▶ _Prompt 1_: According to the passage on student fee referenda, which court decided Amidon?
▶ _Prompt 2_: Print the passage on student fee referenda from "Nonetheless, the 2nd" to "activity or organization.".
▶ _Prompt 3_: Decide whether each statement agrees with the passage on student fee referenda, and give the words from it that settle the matter: (a) In the hypothetical, Students for Choice has 5 active members. (b) The constitutionality of using referenda in allocation decisions is described as settled. (c) The Amidon decision found all referenda to be inappropriate.

Nonetheless, the 2nd Circuit’s decision in Amidon did not find all referenda to be inappropriate. The Court specifically allowed for allocation systems to take into account the level of student participation in an organization and the use of referenda that ascertain how many students would be likely to participate in an activity or organization. 

“Our decision does not foreclose the use of advisory referenda that are reasonable in light of the forum’s purpose and viewpoint neutral. For example, we see no impediment to using an advisory referendum (or perhaps more aptly labeled, a survey) to ascertain how many students anticipate attending a specific event for which an RSO seeks funding as a means of assessing that RSO’s prospective costs.”

Though the constitutionality of using referenda in allocation decisions is not a settled question, there remains a strong argument that referenda and other tools to measure student involvement and interest can be useful in making allocation decisions provided they are used in the right way. A critical distinction exists between the use of referenda to determine a group's eligibility to receive funds and the use of referenda as a tool for gauging student interest in the group for use in determining the amount of funds allocated to a group that has already been deemed eligible.

When a referendum is used to inform the amount of an allocation for a group or activity, the referendum can serve as a useful measure of the amount of services provided by the group and future student interest/involvement. It is common sense that the amount of funds allocated should be, at least in part, a function of the number of students who benefit from the group's presence on campus. There is a strong argument that allocation decisions must be made, at least in part, by considering the level of student support in order to avoid running afoul of viewpoint neutrality principles.

Consider a concrete example. Suppose that Students for Choice had 5 active student members while Students for Life had 500.  The University would have a very difficult time justifying giving Students for Choice $2500 and Students for Life $1500 without appearing to favor the speech of Students for Choice. By not taking into account the level of student support, the University artificially amplifies the voice of the minority organization, Students for Choice, at the expense of the expressive rights of the larger number of students who support Students for Life.  On the other hand, if the fee allocation were $500 to Students for Choice and $5000 to Students for Life—because the University has a policy that student interest is a determining factor in allocation decisions—that allocation seems easy to defend on viewpoint neutrality grounds. If anything, the University has tipped the scale in favor of the minority organization to ensure it is heard in the forum, without unduly penalizing the interests of Students for Life.

▶ _Given data_:
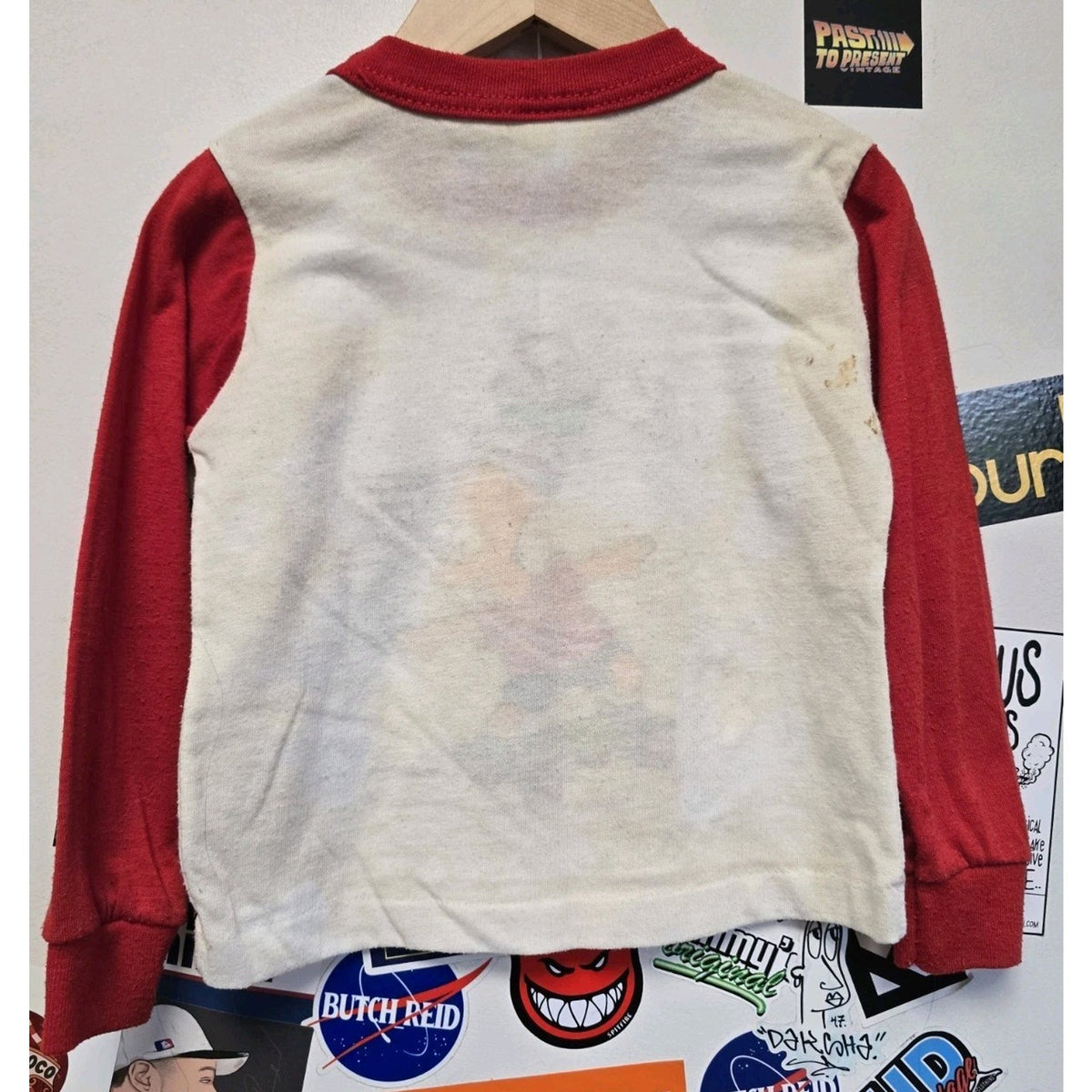 Vtg 90s Bart Simpson Long Sleeve T Shirt Youth Size 4T The Simpsons Allison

▶ _Task result 1_: The 2nd Circuit.

▶ _Task result 2_:
Nonetheless, the 2nd Circuit’s decision in Amidon did not find all referenda to be inappropriate. The Court specifically allowed for allocation systems to take into account the level of student participation in an organization and the use of referenda that ascertain how many students would be likely to participate in an activity or organization.

▶ _Task result 3_:
(a) Yes: "Suppose that Students for Choice had 5 active student members"
(b) No: "the constitutionality of using referenda in allocation decisions is not a settled question"
(c) No: "the 2nd Circuit’s decision in Amidon did not find all referenda to be inappropriate"